There’s about 25 discussions there that we could have, face in the direction of that light. There’s some things we can talk about more in the panel, but a couple of things that cropped up. You say that one of the questions is that you’re making things look beautiful. Does that encourage us to be critical about science, or does it encourage to admire it and say, ‘That looks really nice!’
Felice: I’m not making it look beautiful, I’m not being coy here. I don’t think I’m doing a incredible manipulation here. Science is beautiful. I know that beautiful is not a word that is popular these days, I’m in another generation from you. (laughter) Don’t be afraid of the beauty of this stuff. It’s there, I’m just editing it down so you can see it, I’m abstracting it more. But I think it’s about engaging the public to look at what I’m doing.

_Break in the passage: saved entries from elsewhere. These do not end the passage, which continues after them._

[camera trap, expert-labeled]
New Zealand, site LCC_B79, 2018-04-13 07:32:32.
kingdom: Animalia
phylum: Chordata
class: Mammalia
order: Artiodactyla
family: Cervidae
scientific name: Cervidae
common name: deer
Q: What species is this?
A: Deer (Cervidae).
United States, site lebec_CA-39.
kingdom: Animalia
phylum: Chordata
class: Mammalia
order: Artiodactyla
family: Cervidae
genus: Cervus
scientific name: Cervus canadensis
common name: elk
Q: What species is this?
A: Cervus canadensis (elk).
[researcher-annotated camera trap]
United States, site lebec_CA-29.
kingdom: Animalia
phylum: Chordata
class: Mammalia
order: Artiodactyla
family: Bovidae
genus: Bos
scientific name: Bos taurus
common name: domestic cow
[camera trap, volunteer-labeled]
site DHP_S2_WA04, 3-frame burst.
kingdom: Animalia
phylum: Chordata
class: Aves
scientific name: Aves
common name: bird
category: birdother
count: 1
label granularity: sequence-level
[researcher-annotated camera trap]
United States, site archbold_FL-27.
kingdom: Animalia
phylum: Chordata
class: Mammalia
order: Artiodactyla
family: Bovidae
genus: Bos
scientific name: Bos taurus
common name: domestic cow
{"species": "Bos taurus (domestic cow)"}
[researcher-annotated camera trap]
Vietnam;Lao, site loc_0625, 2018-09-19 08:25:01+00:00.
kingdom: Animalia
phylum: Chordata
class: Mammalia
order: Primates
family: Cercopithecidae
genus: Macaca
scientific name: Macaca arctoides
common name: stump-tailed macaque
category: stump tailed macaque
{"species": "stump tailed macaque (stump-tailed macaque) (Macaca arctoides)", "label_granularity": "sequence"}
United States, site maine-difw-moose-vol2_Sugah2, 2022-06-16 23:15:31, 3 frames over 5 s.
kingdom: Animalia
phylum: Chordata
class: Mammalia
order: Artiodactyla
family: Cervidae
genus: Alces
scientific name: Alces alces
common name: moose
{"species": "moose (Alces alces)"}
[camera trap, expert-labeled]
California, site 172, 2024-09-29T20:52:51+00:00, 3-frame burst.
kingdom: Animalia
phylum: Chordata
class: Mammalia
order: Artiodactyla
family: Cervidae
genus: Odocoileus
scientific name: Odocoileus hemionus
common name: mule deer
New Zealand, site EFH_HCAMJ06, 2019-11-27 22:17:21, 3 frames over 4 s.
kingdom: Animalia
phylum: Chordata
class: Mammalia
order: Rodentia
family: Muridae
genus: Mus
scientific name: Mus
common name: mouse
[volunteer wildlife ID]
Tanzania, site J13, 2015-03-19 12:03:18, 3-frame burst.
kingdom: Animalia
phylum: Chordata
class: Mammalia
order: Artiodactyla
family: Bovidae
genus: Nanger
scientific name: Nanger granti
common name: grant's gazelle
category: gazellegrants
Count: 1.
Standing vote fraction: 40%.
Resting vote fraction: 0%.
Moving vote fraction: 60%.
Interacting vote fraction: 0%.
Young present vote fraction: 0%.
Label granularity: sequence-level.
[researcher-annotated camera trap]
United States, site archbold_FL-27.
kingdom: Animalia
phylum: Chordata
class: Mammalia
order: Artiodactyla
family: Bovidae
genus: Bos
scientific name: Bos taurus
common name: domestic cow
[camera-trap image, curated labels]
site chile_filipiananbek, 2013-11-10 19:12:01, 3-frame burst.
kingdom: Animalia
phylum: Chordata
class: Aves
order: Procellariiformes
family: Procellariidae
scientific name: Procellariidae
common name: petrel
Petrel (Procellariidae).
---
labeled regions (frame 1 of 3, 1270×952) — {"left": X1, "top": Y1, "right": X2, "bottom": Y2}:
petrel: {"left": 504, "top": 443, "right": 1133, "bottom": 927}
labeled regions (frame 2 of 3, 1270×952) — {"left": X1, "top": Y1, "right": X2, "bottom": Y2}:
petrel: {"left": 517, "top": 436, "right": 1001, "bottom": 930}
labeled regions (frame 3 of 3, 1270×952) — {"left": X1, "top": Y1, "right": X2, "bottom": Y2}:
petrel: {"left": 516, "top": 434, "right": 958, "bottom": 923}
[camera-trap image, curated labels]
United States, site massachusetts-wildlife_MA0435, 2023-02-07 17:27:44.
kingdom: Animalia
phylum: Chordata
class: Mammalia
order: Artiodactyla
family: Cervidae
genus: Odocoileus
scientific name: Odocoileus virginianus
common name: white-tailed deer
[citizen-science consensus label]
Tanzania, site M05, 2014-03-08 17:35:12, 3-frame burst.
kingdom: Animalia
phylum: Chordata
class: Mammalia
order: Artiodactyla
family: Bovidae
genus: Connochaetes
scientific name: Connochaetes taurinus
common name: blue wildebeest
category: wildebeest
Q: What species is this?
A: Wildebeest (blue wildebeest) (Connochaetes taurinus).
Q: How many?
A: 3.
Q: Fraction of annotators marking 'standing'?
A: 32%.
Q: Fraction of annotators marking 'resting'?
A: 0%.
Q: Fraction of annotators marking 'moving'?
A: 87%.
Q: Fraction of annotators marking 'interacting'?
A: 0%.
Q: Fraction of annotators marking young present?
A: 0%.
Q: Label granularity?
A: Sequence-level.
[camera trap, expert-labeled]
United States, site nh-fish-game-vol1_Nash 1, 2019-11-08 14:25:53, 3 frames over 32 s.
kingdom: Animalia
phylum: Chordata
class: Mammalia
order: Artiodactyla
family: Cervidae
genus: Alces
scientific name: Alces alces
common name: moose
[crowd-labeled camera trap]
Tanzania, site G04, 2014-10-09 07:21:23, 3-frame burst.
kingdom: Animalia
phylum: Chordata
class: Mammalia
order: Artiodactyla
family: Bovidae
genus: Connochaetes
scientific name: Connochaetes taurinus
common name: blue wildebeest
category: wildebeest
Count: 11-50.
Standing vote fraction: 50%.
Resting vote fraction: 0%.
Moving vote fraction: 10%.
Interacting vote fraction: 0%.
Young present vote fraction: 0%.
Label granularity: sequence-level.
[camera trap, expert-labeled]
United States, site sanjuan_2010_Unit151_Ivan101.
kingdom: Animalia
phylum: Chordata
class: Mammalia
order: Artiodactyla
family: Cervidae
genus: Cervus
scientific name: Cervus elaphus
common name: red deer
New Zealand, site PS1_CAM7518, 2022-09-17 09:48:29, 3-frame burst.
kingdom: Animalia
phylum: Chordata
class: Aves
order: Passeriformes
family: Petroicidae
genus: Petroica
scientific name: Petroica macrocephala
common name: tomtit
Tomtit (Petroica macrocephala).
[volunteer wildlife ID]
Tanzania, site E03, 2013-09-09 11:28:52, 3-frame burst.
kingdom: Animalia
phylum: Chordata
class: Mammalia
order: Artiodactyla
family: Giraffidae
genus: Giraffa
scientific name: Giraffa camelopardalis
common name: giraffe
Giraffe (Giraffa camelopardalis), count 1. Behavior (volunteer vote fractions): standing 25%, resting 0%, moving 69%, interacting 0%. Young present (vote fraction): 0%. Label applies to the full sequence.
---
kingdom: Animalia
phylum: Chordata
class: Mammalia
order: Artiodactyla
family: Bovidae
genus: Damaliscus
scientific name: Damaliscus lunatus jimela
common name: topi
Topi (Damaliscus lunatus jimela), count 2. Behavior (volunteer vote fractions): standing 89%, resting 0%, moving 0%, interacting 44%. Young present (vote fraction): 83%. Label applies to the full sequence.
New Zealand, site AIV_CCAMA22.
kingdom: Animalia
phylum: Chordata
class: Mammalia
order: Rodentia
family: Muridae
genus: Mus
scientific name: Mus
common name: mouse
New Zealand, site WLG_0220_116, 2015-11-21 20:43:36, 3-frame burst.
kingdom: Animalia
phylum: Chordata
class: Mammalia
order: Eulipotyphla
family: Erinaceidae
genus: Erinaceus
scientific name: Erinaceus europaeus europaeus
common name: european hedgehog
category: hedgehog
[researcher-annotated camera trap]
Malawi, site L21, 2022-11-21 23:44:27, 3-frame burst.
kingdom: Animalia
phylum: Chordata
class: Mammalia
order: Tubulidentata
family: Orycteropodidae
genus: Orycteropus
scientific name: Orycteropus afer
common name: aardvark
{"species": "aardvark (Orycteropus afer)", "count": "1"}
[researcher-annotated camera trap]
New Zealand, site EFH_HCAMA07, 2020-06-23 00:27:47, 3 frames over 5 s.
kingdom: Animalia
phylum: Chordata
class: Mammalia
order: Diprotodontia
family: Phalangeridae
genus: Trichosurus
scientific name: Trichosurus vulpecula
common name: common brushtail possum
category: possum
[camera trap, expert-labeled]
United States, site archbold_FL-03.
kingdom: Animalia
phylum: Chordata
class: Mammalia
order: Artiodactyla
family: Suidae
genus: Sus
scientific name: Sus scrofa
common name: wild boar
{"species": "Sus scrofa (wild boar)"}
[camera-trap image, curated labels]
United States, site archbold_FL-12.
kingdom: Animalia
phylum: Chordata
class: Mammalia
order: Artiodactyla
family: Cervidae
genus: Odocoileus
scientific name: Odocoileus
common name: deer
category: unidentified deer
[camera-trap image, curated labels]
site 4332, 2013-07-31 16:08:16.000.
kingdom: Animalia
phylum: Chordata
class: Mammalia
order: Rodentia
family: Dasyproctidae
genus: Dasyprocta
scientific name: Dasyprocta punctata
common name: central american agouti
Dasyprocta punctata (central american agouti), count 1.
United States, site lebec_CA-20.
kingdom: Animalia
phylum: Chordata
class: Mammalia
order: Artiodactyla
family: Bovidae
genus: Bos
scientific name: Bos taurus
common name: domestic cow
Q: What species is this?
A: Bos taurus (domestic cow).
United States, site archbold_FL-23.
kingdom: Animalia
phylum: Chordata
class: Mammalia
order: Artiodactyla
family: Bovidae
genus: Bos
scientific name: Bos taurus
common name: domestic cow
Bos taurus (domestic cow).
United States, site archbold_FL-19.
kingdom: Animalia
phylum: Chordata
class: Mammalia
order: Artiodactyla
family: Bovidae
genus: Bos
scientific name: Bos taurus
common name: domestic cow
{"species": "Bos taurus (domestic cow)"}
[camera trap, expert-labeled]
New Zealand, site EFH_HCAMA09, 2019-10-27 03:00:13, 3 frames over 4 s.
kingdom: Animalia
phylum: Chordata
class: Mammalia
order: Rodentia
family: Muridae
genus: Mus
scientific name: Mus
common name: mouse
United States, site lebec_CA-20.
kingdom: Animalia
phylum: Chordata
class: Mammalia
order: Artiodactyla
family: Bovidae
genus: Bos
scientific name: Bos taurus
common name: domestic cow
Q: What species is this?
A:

By the way, every time I do manipulate, and we’re all manipulating aren’t we, just by framing, is a manipulation, I say so in the caption and that what removes me from the artist who doesn’t have to tell you what they’re doing, I always tell you what I’m doing.
John: There was a few indirect references to the scientists maybe not welcoming you or the light that you’re shining on their work. It’s a recurrent theme here. Architects, we drag them kicking and screaming into forms of representation that non-architects can understand. We’ve had the discussion about dashboards this morning, about data that can firstly, not lie, but secondly data and information that can encourage people to interact with it.
How can one interact with one of those images critically?
Felice: Well I have to tell you initially, you can imagine being on campus introducing myself to these people and asking, ‘Can I come to your lab?’ What does this woman want? But ultimately, they are beating my door down right now, because I am taking their baby pictures in a way and I am hungry to invite other people on campus to do the same, animation and all that. I think that by creating an image that allows accessibility to people who do not know science, who at least can start looking and asking questions. It is in the picture that enables us to ask questions, it’s a way of asking those questions, whether or not this is for real!
John: But they’re beating down your door because they want to be on the cover of Vanity Fair, or whatever science is called nowadays!
Felice: I am not embarrassed to say that I am selling science, I’m selling good science, I like to think that’s what’s going on in the labs of MIT, I’m a sales person and it’s just that I happen to be in love with what I’m selling. It’s OK with me.
John: But if that bacteria is going to kill you, should you not make it look a bit more scary?
Felice: That bacteria is not going to kill you. Actually that flower is yeast and it’s all over the place.
John: So it’s going to make you fat, which is the same thing.
Felice: But aren’t you interested in why those patterns are growing? I’m fascinated, they don’t know what the hell’s going on, I don’t know what’s going on but surely they’re asking and I think that’s kind of fun.
John: I’m fascinated, but I want to know what I should do about it.
Felice: Well you can’t figure that out until you first figure out the basic questions, ‘What am I looking at?’ And then you can start asking the deeper questions, I want to get you to start asking questions in an intelligent way (lots of laughter) and if I can do that….
John: we’ll continue this over the wine tonight and I’m very fascinated by the maringoni effect, which is a l about crying into your wine as far as I can see. Felice, we’ll see you later.